### Document text:
══════════
# Yemme...!



## Josh66 (Jun 1, 2009)

Your PM box is full.


----------



## manaheim (Jun 1, 2009)

I think Yemme died.  I haven't seen her on in eons.

Or I've just missed her.

Maybe she's off having a very long lunch.


----------



## Josh66 (Jun 1, 2009)

I was talking to her earlier (PM), and her inbox got full when I tried to send the last one.

She's still around.


----------



## manaheim (Jun 1, 2009)

O|||||||O said:


> I was talking to her earlier (PM), and her inbox got full when I tried to send the last one.
> 
> She's still around.


 
Oh, I see.

You need to curb these TPF romances, man.  They lead to nowhere but heartache... the minute her camera is better than yours... SPLITSVILLE!!!


----------



## Hobbes (Jun 1, 2009)

LMFAO! nice one, manaheim!


----------



## Yemme (Jun 1, 2009)

manaheim said:


> Oh, I see.
> 
> You need to curb these TPF romances, man.  They lead to nowhere but heartache... the minute her camera is better than yours... SPLITSVILLE!!!


Manaheim....
	

	
	
		
		

		
			





  That is so not true....  I'm still on TPF just not that often.:greenpbl:

I'll try cleaning out my inbox.  Thank You Josh.


----------



## epatsellis (Jun 2, 2009)

manaheim said:


> Oh, I see.
> 
> You need to curb these TPF romances, man.  They lead to nowhere but heartache... the minute her camera is better than yours... SPLITSVILLE!!!



That would make her the perfect g/f for me, it'd be years before we'd get ot that point, now if only I could convince the wife....


erie


----------



## Josh66 (Jun 2, 2009)
══════════
### Set of tasks:
A: Answer these questions about the forum thread about Yemme:
(i) In Josh66's first post, what does he say is full?
(ii) According to manaheim, at what point does a TPF romance end?
(iii) What does Yemme say she will try to do?
B: Go on with the forum thread about Yemme from its final line.
The entries have no connection to the forum thread about Yemme.

Items from a dataset:
══════════
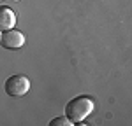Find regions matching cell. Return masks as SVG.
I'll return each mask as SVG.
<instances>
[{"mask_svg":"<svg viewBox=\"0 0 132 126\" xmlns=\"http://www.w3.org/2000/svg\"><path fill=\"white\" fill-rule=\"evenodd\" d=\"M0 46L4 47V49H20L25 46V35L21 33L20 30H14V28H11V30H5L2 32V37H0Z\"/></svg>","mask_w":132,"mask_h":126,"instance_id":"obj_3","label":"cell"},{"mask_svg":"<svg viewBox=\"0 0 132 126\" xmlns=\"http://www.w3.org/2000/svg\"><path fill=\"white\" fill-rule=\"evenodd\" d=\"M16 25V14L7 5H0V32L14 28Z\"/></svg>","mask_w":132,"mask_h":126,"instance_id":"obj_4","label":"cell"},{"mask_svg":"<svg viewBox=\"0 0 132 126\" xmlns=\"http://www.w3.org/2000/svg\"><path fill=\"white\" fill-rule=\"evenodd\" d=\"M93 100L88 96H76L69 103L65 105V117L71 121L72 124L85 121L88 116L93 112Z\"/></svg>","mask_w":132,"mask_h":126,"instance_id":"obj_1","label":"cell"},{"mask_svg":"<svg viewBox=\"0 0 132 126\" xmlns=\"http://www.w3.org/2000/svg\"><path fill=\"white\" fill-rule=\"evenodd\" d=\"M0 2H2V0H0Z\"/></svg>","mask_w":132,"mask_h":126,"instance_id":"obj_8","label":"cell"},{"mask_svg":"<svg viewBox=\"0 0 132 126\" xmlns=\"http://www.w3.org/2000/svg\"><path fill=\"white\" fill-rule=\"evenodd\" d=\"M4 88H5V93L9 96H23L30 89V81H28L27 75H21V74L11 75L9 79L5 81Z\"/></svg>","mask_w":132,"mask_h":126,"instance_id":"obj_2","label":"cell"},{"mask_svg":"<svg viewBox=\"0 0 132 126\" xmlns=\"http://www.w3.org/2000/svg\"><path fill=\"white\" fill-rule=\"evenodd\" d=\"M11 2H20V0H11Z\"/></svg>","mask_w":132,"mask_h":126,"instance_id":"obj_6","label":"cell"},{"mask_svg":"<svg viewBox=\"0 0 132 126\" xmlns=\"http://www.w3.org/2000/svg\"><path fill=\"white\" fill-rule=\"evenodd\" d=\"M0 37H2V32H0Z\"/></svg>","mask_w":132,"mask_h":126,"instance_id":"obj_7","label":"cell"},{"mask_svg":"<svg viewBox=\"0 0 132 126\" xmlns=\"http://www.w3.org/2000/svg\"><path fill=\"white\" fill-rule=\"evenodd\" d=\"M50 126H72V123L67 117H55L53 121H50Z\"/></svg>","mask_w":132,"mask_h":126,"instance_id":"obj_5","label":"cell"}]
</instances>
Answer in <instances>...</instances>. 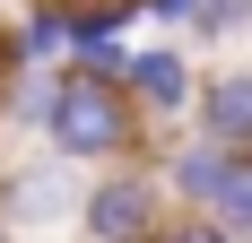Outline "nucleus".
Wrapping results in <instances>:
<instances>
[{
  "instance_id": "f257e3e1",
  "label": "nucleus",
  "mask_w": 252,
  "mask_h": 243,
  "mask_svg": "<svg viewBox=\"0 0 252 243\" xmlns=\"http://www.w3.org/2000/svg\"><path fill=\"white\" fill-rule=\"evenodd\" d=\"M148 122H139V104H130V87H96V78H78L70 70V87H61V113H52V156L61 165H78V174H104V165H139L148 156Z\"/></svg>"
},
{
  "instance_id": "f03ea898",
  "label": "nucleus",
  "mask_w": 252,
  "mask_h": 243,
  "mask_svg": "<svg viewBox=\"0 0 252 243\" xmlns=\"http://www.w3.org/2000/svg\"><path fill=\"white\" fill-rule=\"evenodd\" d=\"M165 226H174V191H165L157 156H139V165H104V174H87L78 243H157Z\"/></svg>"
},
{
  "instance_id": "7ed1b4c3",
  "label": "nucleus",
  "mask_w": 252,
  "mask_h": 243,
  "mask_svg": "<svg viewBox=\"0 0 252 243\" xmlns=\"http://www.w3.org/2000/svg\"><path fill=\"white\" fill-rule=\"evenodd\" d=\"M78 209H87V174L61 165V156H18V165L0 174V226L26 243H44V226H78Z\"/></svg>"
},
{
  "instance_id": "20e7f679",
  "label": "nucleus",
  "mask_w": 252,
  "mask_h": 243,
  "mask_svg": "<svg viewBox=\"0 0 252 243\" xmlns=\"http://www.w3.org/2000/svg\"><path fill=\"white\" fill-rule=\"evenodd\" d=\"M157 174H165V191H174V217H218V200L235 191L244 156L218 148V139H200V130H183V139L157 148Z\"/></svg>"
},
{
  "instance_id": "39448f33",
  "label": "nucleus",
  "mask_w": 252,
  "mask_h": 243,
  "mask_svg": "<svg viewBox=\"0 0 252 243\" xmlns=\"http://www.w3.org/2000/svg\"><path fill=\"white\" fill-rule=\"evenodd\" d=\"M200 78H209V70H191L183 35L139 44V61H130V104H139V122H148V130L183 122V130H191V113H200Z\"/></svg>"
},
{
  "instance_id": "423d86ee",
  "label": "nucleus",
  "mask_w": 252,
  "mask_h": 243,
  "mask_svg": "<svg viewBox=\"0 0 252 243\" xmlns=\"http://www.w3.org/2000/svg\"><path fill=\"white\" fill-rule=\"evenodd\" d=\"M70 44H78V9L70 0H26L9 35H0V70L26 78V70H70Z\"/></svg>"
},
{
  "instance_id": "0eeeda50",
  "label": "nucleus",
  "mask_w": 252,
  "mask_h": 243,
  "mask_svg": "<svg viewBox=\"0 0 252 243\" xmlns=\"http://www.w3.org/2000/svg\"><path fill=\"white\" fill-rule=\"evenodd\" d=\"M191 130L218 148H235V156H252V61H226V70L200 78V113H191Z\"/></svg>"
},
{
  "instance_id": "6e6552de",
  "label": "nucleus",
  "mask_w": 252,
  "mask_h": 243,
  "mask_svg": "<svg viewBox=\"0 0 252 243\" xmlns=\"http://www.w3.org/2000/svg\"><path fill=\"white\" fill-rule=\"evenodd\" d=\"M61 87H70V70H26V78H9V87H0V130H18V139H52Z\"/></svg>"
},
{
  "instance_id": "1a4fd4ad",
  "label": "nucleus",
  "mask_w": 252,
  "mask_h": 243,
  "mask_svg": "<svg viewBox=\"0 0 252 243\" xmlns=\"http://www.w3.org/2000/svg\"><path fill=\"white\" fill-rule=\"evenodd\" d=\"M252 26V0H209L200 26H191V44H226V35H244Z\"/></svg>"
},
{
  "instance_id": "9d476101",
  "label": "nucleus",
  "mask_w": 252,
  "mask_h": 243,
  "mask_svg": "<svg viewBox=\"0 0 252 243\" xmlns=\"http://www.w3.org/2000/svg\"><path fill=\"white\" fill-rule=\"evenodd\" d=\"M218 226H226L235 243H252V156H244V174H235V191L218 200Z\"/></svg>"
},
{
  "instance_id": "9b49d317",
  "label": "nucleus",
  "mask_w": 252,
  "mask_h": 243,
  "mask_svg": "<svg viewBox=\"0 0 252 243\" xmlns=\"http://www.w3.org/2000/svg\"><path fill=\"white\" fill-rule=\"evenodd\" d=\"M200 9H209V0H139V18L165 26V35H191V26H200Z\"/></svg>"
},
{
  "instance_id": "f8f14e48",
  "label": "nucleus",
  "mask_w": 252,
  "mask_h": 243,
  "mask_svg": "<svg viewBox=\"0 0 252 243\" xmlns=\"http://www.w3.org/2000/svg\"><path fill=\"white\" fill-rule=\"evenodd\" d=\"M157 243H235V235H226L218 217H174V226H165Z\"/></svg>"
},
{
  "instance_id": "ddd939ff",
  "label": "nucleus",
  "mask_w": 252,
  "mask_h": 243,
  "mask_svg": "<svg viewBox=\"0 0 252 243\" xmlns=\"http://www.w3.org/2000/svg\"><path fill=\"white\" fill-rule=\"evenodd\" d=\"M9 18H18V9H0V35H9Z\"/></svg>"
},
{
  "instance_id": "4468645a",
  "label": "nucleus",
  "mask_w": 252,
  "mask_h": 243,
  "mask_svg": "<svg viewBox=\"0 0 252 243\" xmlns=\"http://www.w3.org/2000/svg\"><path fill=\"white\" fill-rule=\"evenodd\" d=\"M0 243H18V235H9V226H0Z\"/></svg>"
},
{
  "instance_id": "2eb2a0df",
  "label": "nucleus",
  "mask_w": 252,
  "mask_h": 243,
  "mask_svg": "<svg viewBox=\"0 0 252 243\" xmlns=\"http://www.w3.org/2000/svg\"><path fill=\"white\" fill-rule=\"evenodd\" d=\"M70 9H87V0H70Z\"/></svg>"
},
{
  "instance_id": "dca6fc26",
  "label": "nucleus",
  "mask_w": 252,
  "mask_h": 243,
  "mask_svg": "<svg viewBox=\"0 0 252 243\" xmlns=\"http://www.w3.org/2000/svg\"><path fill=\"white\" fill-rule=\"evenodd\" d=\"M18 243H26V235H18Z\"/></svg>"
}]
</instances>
══════════
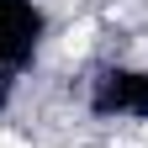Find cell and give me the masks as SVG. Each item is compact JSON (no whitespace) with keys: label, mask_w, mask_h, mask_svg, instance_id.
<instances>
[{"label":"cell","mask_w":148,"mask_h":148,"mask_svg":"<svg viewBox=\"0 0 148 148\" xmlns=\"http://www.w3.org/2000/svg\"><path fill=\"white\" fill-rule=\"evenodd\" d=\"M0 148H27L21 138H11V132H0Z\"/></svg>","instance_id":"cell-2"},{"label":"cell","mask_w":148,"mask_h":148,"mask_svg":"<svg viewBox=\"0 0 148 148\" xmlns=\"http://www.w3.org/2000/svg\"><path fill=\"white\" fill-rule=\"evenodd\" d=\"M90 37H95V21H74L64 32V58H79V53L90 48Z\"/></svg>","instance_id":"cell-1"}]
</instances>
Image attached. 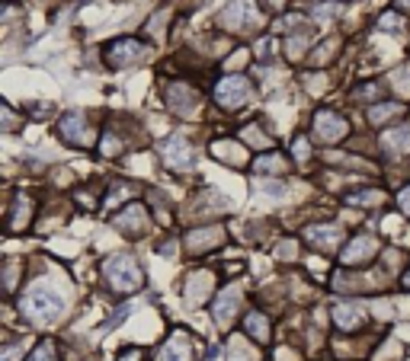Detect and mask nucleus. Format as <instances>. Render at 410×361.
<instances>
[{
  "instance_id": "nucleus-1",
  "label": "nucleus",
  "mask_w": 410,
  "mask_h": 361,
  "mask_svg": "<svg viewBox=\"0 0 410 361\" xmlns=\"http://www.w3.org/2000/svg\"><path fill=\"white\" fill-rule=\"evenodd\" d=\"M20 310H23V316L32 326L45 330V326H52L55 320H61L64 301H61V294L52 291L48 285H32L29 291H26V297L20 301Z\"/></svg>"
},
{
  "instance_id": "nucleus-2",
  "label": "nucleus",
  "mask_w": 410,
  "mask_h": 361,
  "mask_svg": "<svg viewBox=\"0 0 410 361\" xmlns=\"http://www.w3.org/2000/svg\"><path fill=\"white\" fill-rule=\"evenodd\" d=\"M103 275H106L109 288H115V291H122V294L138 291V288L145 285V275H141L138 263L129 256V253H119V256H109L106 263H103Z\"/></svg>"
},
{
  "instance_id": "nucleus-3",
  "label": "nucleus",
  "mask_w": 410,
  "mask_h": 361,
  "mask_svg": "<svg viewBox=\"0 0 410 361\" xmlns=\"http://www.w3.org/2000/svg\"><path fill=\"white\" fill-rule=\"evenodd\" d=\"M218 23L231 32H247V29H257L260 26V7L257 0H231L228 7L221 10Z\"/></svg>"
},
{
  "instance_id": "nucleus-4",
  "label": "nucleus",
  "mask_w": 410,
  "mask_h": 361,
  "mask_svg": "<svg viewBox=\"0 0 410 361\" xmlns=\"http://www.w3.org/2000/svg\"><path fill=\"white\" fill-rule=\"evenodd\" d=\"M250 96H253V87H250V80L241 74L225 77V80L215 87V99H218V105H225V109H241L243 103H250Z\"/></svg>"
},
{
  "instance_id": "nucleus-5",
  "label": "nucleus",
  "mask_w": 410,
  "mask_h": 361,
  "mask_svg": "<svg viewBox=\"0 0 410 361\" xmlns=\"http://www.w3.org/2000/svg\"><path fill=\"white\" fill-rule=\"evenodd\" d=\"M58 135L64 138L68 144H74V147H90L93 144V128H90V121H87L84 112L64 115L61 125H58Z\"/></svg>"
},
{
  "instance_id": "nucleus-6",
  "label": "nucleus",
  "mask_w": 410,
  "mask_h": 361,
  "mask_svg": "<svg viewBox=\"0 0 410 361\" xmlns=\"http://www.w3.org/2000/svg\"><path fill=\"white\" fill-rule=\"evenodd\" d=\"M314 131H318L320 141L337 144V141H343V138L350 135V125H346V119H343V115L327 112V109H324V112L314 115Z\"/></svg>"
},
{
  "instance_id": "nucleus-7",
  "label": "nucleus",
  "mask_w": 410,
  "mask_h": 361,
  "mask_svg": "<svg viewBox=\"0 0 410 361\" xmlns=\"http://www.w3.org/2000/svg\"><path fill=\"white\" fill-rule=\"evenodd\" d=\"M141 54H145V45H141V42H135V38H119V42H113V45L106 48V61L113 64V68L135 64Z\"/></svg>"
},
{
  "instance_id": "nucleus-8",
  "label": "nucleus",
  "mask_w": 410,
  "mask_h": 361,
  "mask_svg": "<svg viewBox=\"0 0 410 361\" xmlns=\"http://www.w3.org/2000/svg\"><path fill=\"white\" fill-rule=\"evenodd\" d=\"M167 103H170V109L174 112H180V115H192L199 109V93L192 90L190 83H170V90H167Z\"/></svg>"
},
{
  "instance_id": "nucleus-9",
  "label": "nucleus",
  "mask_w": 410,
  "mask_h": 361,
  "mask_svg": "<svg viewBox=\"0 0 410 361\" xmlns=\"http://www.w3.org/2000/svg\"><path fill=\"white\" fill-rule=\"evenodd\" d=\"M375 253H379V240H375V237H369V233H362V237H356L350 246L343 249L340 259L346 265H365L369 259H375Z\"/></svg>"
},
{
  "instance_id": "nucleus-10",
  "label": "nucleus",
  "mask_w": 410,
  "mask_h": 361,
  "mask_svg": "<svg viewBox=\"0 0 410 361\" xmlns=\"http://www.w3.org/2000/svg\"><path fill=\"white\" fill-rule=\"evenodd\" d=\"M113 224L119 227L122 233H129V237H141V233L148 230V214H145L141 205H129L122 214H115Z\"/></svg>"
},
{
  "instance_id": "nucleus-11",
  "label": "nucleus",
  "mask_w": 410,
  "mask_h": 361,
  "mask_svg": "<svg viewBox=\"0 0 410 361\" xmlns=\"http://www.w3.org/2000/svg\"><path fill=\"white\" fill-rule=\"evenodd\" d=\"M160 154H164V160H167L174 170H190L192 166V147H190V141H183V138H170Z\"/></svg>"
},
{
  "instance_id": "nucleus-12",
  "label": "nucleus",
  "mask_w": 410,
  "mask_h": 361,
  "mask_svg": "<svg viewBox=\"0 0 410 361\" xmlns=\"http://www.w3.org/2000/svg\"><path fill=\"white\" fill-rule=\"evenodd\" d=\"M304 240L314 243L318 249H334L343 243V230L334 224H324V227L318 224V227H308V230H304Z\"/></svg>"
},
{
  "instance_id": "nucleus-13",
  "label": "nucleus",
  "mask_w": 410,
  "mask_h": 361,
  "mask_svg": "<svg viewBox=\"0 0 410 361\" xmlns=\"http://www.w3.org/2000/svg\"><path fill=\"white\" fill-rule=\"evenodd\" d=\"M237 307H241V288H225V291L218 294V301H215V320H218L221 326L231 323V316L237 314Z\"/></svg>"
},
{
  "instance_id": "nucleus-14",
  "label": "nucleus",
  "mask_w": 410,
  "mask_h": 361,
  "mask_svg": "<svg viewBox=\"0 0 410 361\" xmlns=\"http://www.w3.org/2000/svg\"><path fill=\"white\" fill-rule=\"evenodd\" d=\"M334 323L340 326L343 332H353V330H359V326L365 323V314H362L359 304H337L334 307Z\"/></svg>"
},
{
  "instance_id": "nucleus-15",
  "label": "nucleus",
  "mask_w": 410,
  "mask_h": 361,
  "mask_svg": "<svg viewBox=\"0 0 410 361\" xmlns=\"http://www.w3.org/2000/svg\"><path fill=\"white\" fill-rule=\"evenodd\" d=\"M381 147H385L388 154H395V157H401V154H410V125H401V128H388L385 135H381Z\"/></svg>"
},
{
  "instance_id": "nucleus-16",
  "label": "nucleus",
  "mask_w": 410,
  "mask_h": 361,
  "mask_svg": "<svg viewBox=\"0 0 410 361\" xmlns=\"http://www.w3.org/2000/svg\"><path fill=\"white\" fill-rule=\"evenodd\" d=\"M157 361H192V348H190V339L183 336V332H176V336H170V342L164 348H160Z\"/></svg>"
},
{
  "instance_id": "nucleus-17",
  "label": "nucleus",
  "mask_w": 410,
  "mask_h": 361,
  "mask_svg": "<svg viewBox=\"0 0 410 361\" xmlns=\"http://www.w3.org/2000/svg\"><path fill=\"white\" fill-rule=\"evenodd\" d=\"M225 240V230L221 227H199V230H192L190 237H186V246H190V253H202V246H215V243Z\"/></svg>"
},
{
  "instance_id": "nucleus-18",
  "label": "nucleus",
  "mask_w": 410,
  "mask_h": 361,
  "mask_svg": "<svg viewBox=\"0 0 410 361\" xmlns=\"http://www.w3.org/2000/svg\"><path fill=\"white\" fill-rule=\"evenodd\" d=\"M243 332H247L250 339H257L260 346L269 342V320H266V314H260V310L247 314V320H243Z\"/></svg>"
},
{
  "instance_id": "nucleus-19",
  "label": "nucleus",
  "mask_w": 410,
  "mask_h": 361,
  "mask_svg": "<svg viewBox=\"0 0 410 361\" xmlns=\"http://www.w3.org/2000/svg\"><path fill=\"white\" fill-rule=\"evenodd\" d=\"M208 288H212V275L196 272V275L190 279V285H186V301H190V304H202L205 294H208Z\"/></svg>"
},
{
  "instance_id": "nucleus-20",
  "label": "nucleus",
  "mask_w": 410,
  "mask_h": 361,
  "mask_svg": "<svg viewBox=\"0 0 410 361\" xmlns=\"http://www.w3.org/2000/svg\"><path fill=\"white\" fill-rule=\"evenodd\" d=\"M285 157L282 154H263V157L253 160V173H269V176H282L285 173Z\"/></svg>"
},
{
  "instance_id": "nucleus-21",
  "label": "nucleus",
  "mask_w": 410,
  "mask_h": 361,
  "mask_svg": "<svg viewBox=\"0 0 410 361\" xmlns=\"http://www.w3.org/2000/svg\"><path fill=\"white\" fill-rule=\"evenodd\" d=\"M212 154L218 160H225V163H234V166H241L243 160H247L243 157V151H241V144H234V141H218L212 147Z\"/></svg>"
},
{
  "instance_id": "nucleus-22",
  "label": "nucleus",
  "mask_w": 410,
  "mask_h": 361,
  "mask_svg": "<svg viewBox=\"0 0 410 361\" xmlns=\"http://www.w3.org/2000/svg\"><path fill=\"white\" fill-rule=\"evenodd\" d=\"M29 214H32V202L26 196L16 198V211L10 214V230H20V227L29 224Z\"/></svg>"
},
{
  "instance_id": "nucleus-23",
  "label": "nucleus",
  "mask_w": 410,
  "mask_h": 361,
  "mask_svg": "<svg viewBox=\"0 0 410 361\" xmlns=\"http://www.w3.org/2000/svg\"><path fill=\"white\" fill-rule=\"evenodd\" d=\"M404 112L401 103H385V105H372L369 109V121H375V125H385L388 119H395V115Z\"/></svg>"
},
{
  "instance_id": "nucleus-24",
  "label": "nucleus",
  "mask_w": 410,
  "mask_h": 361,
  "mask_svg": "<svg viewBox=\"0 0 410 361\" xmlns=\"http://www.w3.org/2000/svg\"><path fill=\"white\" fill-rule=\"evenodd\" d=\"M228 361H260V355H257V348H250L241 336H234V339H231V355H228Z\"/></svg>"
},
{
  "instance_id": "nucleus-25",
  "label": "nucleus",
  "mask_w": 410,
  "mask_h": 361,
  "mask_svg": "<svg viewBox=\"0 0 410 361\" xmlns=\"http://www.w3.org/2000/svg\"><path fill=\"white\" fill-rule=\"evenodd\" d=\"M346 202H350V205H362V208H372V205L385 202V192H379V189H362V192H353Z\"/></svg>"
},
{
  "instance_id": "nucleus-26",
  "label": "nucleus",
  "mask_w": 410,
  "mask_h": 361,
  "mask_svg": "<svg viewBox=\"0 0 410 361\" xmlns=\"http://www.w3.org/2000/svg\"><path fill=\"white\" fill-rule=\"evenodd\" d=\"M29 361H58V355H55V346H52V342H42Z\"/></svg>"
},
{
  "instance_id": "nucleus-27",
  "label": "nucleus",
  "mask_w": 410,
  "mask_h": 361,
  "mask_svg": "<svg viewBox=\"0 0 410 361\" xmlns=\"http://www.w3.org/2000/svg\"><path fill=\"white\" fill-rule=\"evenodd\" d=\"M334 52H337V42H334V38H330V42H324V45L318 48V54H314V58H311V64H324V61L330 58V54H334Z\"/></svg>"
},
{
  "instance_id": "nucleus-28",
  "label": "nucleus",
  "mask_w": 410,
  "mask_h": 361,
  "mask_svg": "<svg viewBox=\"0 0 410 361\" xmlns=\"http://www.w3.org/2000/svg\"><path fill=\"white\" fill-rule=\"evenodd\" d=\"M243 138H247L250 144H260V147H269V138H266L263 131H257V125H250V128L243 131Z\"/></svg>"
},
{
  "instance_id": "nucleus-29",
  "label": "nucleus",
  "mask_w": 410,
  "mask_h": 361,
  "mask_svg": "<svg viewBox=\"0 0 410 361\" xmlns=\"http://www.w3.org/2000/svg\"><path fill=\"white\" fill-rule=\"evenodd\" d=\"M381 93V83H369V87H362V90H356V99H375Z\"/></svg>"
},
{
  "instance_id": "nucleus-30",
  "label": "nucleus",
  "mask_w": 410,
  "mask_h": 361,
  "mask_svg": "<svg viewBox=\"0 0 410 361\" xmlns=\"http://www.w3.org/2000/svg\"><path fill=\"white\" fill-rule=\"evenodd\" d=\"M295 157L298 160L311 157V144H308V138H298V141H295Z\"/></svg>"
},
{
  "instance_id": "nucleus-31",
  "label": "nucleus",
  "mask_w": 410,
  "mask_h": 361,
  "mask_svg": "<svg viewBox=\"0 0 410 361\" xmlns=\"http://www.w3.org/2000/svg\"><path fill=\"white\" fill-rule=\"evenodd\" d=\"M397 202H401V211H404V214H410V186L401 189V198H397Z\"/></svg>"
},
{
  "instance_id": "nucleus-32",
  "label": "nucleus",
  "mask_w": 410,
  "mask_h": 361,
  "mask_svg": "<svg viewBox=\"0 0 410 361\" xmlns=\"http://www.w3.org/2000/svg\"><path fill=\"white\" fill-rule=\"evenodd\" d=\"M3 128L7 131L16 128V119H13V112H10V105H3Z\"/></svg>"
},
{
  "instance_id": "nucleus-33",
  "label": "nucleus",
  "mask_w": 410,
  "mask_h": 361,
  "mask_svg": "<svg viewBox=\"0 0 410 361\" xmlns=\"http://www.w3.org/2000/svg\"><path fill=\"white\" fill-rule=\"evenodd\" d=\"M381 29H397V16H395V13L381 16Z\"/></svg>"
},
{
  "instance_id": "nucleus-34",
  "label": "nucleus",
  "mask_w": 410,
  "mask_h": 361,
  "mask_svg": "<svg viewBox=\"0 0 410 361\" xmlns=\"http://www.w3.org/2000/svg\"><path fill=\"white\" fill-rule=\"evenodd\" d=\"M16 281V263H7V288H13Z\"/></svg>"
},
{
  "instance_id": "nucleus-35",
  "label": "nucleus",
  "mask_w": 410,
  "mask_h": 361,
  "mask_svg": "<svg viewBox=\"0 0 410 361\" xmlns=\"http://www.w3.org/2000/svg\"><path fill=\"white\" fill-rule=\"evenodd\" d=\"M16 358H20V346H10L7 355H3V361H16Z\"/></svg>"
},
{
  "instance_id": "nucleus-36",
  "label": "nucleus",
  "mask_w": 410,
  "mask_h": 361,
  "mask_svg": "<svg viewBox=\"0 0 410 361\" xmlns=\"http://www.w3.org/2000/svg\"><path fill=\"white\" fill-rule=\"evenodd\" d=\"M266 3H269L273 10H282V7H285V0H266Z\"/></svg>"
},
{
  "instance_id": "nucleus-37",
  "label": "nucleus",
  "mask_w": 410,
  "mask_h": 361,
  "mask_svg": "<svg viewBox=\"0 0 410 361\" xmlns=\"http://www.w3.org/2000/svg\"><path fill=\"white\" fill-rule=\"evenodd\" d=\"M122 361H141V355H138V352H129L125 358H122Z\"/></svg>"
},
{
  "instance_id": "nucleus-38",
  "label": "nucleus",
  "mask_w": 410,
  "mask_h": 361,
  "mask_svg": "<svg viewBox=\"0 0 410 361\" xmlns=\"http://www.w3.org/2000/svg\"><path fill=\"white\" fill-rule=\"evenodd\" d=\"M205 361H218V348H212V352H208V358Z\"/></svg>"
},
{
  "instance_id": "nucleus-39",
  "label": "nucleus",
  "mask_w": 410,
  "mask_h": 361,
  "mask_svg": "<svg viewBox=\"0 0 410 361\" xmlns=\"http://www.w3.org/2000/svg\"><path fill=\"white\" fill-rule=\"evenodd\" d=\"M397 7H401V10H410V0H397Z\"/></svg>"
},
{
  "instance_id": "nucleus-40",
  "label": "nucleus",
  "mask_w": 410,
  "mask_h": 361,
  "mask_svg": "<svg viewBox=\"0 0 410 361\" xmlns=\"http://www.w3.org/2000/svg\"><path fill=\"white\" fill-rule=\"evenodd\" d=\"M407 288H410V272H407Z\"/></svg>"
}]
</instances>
══════════
### Answers to the tasks:
A:
(i) The PM box.
(ii) The minute her camera is better than yours.
(iii) Clean out her inbox.

B:
Yemme said:


> Manaheim....
> 
> 
> 
> ...



Does that mean you'll never leave me...?


----------



## Yemme (Jun 2, 2009)

epatsellis said:


> That would make her the perfect g/f for me, it'd be years before we'd get ot that point, now if only I could convince the wife....
> 
> 
> erie




You didn't ask her yet... Did you not see me drool over your equipment.... Get a move on.:greenpbl:


----------



## Yemme (Jun 2, 2009)

O|||||||O said:


> Does that mean you'll never leave me...?




:hug:: Yup... I'll always be there in "spirit"...Can you feel me... 


*Backing out of crazy thread slowly*


----------



## Hawaii Five-O (Jun 2, 2009)

manaheim said:


> I think Yemme died. I haven't seen her on in eons.
> 
> Or I've just missed her.
> 
> Maybe she's off having a very long lunch.


 She is still here, I have seen her around


----------



## Yemme (Jun 2, 2009)

Hi Hawaii Five-O you've been MIA.... Nice to see you.


----------



## manaheim (Jun 2, 2009)

Wow this spiralled quickly.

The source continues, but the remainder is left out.